Brian and the art of shameless happiness

WHEN serious illness forced Brian Tunks, the founder of international homewares brand Bison, out of his Pialligo workshop for good last year, he found the silver lining.

“It wiped the floor with me and my doctor said: ‘No more production for you’, so now I’m not doing the production. I’m working with other studios around the world, they’re producing for me, but I’m teaching, and I love that,” he says candidly.

Brian’s core expertise is designing and making stoneware ceramics – bowls, plates, teapots and more – using an ancient technique for reproducing the same designs called slipcasting, and glazing them in his own range of bright colours. It’s also what made him sick, he thinks.

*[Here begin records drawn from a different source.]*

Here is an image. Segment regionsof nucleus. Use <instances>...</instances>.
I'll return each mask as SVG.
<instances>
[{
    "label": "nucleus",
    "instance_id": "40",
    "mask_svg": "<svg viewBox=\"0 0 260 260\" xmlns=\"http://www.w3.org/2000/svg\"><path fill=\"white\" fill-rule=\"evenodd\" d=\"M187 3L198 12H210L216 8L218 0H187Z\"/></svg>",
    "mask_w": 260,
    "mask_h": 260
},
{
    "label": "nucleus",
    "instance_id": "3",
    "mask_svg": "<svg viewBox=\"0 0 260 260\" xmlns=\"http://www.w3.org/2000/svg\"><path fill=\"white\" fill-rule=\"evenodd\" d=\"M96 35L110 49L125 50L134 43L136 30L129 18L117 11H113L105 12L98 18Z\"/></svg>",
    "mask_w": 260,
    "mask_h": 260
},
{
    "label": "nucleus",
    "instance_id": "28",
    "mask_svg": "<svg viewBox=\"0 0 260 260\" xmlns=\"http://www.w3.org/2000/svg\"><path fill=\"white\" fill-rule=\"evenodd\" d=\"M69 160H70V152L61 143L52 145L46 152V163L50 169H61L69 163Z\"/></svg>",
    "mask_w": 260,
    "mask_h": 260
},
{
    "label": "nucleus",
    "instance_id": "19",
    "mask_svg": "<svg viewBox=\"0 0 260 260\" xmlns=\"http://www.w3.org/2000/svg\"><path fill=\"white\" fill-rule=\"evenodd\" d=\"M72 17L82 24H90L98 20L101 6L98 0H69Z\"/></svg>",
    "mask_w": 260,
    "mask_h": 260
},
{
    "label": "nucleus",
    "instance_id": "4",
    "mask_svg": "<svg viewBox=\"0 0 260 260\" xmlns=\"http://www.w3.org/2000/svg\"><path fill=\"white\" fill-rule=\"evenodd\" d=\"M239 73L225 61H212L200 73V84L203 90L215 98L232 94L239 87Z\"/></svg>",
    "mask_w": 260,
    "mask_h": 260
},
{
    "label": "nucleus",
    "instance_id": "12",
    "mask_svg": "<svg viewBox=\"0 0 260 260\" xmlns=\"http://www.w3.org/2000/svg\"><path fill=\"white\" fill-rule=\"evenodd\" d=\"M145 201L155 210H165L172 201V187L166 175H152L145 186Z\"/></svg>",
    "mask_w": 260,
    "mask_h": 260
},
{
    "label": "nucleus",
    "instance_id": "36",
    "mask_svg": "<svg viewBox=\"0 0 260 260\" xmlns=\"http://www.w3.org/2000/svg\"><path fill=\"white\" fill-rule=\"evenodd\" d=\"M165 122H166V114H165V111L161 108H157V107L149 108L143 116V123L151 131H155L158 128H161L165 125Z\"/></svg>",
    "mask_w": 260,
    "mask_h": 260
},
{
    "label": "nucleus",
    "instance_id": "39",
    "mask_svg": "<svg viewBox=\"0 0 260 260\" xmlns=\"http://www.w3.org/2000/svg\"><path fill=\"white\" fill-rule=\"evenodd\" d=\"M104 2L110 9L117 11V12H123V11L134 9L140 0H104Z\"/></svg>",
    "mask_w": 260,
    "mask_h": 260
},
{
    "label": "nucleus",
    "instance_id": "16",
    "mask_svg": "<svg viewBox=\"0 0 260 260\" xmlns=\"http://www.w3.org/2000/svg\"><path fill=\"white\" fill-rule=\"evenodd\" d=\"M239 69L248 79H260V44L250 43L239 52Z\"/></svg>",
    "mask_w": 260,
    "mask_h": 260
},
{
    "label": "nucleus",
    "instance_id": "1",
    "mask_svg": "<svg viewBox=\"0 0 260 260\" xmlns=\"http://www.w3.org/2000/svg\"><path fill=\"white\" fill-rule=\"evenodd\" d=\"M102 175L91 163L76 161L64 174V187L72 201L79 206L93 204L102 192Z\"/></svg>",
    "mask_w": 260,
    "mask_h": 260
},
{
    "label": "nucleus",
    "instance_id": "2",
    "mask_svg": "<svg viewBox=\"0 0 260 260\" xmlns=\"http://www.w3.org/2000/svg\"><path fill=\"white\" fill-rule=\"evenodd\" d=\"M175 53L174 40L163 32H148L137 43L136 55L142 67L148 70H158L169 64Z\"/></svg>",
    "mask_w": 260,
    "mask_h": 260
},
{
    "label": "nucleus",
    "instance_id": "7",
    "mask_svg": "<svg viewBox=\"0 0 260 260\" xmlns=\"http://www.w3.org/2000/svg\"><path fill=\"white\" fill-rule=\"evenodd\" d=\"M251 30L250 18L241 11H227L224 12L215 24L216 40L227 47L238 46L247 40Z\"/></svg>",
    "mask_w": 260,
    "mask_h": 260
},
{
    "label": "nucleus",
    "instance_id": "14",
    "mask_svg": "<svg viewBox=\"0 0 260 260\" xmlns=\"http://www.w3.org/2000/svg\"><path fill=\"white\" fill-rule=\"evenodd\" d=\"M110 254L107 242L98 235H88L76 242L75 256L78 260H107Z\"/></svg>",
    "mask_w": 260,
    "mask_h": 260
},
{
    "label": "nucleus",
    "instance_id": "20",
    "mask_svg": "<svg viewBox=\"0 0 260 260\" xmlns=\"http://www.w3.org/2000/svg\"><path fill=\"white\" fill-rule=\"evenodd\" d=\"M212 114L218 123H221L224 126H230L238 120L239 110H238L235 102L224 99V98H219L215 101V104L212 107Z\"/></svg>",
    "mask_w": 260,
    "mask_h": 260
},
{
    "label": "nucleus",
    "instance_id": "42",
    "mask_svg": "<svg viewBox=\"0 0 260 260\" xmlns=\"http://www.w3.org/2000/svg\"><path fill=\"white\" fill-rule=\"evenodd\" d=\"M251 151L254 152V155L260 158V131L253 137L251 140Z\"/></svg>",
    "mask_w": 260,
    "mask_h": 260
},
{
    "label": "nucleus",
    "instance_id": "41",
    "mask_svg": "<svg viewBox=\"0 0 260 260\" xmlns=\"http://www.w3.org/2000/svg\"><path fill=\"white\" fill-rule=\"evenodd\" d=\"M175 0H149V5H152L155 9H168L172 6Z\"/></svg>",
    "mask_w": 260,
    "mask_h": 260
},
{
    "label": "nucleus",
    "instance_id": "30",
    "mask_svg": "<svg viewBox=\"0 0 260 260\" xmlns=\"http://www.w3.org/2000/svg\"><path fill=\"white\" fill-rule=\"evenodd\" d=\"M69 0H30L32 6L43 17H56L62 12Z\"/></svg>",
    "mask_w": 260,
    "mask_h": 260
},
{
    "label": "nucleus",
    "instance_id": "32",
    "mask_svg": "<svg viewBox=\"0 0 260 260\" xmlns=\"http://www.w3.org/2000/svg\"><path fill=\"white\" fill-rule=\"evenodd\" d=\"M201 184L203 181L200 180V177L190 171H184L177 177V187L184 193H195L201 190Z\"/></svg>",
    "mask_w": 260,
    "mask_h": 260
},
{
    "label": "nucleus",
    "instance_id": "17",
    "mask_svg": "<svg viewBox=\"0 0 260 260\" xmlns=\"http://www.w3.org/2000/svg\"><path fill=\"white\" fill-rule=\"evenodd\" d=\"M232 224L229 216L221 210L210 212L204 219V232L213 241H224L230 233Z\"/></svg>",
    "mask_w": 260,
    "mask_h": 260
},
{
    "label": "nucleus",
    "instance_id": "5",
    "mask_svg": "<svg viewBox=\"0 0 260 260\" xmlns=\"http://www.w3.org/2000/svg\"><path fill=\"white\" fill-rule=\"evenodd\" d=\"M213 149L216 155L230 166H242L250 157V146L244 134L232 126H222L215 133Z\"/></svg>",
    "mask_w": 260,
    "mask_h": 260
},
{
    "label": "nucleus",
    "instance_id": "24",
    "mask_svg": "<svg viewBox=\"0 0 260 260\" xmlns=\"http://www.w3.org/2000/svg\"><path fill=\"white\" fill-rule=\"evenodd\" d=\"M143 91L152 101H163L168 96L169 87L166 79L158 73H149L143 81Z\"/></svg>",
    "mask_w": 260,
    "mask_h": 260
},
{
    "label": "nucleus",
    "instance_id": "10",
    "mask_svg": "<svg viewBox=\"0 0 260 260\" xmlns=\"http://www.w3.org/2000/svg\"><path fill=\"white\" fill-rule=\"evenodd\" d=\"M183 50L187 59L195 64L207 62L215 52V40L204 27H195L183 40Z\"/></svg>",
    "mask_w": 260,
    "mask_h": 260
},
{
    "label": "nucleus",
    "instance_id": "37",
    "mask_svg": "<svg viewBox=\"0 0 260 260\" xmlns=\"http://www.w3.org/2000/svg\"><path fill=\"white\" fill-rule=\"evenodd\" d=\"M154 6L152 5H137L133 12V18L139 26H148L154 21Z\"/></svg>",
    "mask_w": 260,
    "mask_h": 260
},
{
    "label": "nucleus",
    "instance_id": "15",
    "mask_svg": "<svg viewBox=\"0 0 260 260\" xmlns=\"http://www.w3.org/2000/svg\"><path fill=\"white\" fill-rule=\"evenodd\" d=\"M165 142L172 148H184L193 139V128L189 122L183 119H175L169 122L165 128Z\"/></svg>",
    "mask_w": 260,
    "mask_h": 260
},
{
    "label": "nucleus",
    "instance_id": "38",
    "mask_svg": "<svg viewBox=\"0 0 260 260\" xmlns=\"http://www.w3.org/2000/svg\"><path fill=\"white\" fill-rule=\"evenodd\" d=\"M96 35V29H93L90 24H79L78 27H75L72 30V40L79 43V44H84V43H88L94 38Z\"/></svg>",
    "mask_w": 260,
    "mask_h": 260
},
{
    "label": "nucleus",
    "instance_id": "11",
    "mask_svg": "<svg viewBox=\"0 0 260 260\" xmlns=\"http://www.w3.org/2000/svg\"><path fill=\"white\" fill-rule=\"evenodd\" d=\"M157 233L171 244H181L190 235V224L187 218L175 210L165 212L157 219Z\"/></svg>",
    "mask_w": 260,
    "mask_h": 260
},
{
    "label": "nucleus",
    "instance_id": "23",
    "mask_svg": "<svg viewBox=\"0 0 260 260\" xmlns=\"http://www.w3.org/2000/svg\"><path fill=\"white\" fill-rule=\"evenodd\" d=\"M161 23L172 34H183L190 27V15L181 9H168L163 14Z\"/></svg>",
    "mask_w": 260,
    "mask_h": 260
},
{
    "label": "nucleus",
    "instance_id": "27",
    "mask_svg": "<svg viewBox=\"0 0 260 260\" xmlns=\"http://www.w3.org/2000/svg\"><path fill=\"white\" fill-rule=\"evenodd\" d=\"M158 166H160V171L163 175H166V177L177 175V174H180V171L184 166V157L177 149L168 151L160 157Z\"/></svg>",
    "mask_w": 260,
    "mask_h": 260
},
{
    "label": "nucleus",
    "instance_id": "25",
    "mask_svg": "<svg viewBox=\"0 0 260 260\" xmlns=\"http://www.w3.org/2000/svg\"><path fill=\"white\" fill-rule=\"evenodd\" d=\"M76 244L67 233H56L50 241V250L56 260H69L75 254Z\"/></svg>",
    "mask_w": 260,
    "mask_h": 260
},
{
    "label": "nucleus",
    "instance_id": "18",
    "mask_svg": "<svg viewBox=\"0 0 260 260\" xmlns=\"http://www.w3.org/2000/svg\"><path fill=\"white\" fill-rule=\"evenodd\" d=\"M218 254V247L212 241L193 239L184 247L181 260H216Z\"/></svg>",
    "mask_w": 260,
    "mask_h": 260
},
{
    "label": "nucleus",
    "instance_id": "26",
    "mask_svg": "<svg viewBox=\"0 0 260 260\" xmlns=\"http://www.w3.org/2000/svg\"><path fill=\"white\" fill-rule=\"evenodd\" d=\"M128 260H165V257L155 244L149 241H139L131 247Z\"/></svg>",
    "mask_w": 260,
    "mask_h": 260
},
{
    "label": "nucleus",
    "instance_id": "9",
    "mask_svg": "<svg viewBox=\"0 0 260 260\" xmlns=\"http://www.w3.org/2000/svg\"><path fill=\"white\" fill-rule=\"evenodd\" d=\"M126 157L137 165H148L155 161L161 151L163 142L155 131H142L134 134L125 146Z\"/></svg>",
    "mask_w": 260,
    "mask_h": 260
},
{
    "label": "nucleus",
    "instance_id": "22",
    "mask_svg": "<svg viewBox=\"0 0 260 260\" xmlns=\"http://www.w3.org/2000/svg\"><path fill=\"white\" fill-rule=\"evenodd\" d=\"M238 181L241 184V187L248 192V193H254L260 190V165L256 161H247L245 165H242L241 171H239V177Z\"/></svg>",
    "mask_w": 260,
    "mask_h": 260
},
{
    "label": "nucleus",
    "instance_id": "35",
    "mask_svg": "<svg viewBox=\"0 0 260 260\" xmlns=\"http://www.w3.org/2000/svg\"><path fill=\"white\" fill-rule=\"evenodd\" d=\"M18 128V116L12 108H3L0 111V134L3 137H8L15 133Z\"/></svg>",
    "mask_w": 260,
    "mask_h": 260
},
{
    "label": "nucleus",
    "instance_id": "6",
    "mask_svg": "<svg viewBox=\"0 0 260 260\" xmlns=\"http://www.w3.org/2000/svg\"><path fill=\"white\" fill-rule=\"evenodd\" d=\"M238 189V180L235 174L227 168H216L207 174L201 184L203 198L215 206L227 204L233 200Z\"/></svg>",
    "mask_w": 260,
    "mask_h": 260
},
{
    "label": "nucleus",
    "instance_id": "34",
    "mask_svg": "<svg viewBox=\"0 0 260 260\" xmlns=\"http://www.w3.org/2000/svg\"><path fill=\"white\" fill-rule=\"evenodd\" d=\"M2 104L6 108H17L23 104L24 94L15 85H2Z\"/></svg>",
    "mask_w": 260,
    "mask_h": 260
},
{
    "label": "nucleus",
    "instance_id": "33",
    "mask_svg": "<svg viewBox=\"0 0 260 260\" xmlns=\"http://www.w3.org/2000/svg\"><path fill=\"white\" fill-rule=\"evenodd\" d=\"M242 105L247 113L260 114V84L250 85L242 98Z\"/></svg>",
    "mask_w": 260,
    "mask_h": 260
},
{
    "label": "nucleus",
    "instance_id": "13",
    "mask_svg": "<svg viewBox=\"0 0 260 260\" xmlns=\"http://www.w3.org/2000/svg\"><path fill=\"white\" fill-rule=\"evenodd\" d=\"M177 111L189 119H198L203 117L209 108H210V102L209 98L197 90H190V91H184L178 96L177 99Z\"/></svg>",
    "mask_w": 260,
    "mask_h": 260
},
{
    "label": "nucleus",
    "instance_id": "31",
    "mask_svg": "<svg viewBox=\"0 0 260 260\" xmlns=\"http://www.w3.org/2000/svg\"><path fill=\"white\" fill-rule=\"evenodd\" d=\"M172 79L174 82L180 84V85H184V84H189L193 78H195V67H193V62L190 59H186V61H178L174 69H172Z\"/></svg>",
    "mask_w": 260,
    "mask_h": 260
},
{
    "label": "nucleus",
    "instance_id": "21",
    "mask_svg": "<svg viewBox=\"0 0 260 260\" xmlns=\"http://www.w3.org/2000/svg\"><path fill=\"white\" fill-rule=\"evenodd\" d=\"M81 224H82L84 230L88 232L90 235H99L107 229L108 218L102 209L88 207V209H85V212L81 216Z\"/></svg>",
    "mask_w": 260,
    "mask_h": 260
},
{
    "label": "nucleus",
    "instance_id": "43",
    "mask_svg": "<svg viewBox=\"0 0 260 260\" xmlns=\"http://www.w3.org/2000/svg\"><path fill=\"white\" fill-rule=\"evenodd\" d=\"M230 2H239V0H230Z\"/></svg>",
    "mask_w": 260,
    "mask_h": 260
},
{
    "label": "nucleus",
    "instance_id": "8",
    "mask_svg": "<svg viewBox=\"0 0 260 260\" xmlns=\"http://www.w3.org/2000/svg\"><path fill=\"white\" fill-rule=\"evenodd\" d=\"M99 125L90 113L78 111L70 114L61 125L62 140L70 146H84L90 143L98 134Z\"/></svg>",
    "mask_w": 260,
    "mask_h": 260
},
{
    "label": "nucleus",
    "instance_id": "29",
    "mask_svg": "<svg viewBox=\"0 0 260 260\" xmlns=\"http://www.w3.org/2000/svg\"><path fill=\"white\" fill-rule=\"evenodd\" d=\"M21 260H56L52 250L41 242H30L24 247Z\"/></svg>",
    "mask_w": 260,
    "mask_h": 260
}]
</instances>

“I don’t design for the broader market,” he says later. “I design for me – which is shamelessly selfish – and I am so happy.”

The illness came as a blessing in disguise, making him “take a step back from everything”, and come back in a strategic role, focused on the company’s future.

He enjoyed the 17 years he spent in production, maintaining quality, but says that for an aspiring global brand, “it really limits how you can evolve”.

Over the years Bison has become a “lifestyle brand” with the addition of textiles and wood (sustainably sourced), and Brian’s currently working on his first soaps and candles (using WWF-certified palm oil) for a new brand he will launch soon.

“I was tired of going to places and seeing my pieces merchandised and they’d have these really atrocious fabrics with them, or bad glassware, or something else that just wouldn’t work, and you can’t say anything, so my way of taking back a bit of control was doing my own,” he explains.

Bison is already available in select shops around the world, such as New York’s Museum of Modern Art, but the new phase of expansion involves working with distributors in larger volumes, starting with the US, Asia and possibly the United Arab Emirates down the track.

He can also spend more time creating new designs now that he isn’t peronally producing the existing ones.

“Now I’ve got the flexibility to evolve, like doing the ‘Poplar’ range for Canberra’s Centenary; that was a big thing for me. I wanted to do something that was a departure from what I’ve done in the past, but still very clearly identifiable as Bison.”

Tunks started Bison after graduating with a Masters of Literature from the ANU, where he also studied ancient history, classics and archaeology. He spent time with a team digging up ancient pottery in Syria, “which they’re blowing up at the moment”, he reminds us.

There on the banks of the Euphrates River he saw “the evolution of design from the classical period to the contemporary” and mulled over doing a PhD in Sydney.

“I could either go into academia – which wasn’t looking too crash-hot in the Howard era, let me tell you – or start my own design company.”

In some kind of karmic consolation prize, lately he’s been getting invitations to give lectures, including one for an upcoming event at Brisbane’s combined Art Gallery and Gallery of Modern Art.

The new phase of Bison’s evolution also involves moving some of his production offshore, starting with Indonesia and Thailand. It’s scary, but “extremely liberating” for Tunks, who is obsessive about quality control and has a healthy disdain for the cheap, mass-produced goods he calls “cultural landfill”.

“I’m still balancing that. ‘Mass’ is huge, giant factories, and I would never put the brand into something like that. I tend to work with mid-sized production facilities, where the owner knows all of the staff by name, where there’s personal relationships, where there’s the possibility of developing something.

“I’m looking at working in certain emerging countries where I could do stuff like interface with an orphanage, and help fund education for women, things like that. I’m not Mother Teresa, but I think you have to try to improve the lot of other people you’re working with in a different setting.”

So far, he’s been absolutely appalled at the quality. It’s perfect.

“It’s amazing! I’m as anal as ever about QC and the horrendous thing is I spent so long doing the production that I became fixated on a certain standard, and now the people I’m working with are equalling my standard, or even better, and it’s depressing!”